Trabalhadores pedem suspensão da terceirização do Hospital do Alto Acre e apontam falhas no edital, em reunião na Aleac  

caderno: Saúde – Gestão Pública

A Comissão de Saúde Pública da Aleac reuniu, na terça-feira (24/02/2026), deputados, trabalhadores do Hospital do Alto Acre e representantes da sociedade para discutir o processo de terceirização da unidade, que atende a regional do Alto Acre.

O presidente da comissão, deputado Adailton Cruz (PSB), abriu o debate defendendo a suspensão imediata do processo, dizendo que é preciso reavaliar tudo com cuidado para não prejudicar o atendimento à população nem os direitos dos servidores.

O que os trabalhadores criticam

Representando cerca de 300 servidores, Jacson Manoel Rocha disse que a equipe analisou o edital e encontrou lacunas e inconsistências. Ele afirmou que a mobilização não é contra pessoas ou partidos, mas sim contra o conteúdo do documento.

Entre as críticas, ele destacou:

  • Prazo curto: edital publicado em 1º de dezembro e chamamento já em 12 de dezembro, sem debate amplo antes;
  • Falta de discussão prévia com a sociedade (como audiência pública antes do edital);

Justificativas contestadas no próprio documento, como a ideia de que o Estado não teria capacidade técnica para gerir a unidade.

 

A técnica de enfermagem Roberta de Oliveira reforçou o pedido de cancelamento do edital, argumentando que a principal justificativa seria contratar especialistas — mas que, segundo ela, o problema seria mais de valorização e pagamento correto dos profissionais do que falta de especialistas.

Destaque: o que disse a deputada Michelle Melo

A deputada Michelle Melo (PDT), que também é médica, afirmou que entende a mobilização e que o objetivo de todos ali é o mesmo: garantir uma saúde pública de qualidade. Disse que foi informada de que a suspensão “na hora” poderia não acontecer por depender de estudos, mas destacou que recebeu sinalização de que o governo está aberto ao diálogo e ouvindo a área da saúde.

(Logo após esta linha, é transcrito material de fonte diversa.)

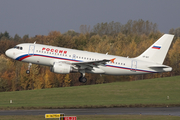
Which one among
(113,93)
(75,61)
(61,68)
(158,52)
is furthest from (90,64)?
(113,93)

Governo diz que processo já está suspenso

No fim da reunião, o secretário de Governo, Luiz Calixto, informou que a terceirização está suspensa administrativamente desde 19 de fevereiro e que, pelo Executivo, não haverá continuidade. Ele explicou que existe uma ação na Justiça em andamento, e que o Estado vai aguardar a decisão judicial.

Adailton Cruz encerrou dizendo que, com a suspensão administrativa confirmada, o tema principal foi superado, mas que a vigilância continua, e qualquer discussão futura precisa envolver comissão, sindicatos, Conselho de Saúde e outros órgãos.

Fonte: Aleac (Agência Aleac — texto de Mircléia Magalhães).